__EXCERPT__:
05/07/2020 / By Michael Alexander
Ants are well-known for their colonies’ collective strength and intelligence, especially when it comes to tasks such as navigation, foraging and even evading predators. It comes as no surprise that these tiny insects have become the inspiration for several new developments in fields such as mechanics and biotechnology. One recent example is Tribots.
Developed by researchers from Ecole Polytechnique Fédérale de Lausanne in Switzerland in partnership with Osaka University, Tribots are tiny machines that work, not as individuals, but as a solid and cohesive unit.
Much like the tiny ants they are patterned after, Tribots can be seen communicating with each other, and have even been observed as capable of assigning roles among themselves to complete complex tasks such as moving objects much larger and heavier than themselves.
As described in the academic journal Nature, the completely autonomous and untethered Tribots are equipped with infrared and proximity sensors, which they use for detection and communication purposes. According to the researchers, the tiny robots can accommodate even more sensors, depending on the application.
“Their movements are modeled on those of Odontomachus ants. These insects normally crawl, but to escape a predator, they snap their powerful jaws together to jump from leaf to leaf,” said Zhenishbek Zhakypov, the study’s first author.
According to Zhakypov, Tribots can replicate this catapult mechanism by using an elegant origami design that combines multiple shape-memory alloy actuators. As a result, a single Tribot can produce five distinct locomotion gaits such as vertical jumping, horizontal jumping, somersaulting to clear obstacles, as well as walking and crawling on both textured and flat surfaces. (Related: First wireless insect-size robot takes flight.)
Aside from the Tribots’ impressive range of movements, the researchers were particularly impressed by the machines’ ability to communicate and even designate roles for individual units within their ranks.
According to the researchers, Tribots have three basic classes or roles within their unit, depending on the situation: Explorers, Leaders and Workers.

__A run of records__:
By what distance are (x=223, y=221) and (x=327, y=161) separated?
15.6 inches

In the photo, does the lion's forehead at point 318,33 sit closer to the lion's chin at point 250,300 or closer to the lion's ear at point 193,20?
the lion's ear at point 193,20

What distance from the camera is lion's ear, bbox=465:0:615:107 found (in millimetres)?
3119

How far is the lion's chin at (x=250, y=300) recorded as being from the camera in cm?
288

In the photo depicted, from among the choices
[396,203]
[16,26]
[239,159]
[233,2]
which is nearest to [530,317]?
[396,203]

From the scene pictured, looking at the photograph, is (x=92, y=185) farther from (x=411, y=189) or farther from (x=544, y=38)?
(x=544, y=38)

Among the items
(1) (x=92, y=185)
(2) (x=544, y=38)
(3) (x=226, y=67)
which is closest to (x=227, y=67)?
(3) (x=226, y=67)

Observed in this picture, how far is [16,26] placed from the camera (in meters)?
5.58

__TASK DESCRIPTION__: Translate this sentence from the article on ant-inspired robots into Spanish: "According to the researchers, Tribots have three basic classes or roles within their unit, depending on the situation: Explorers, Leaders and Workers."

__THE ANSWER__: Según los investigadores, los Tribots tienen tres clases o roles básicos dentro de su unidad, dependiendo de la situación: Exploradores, Líderes y Trabajadores.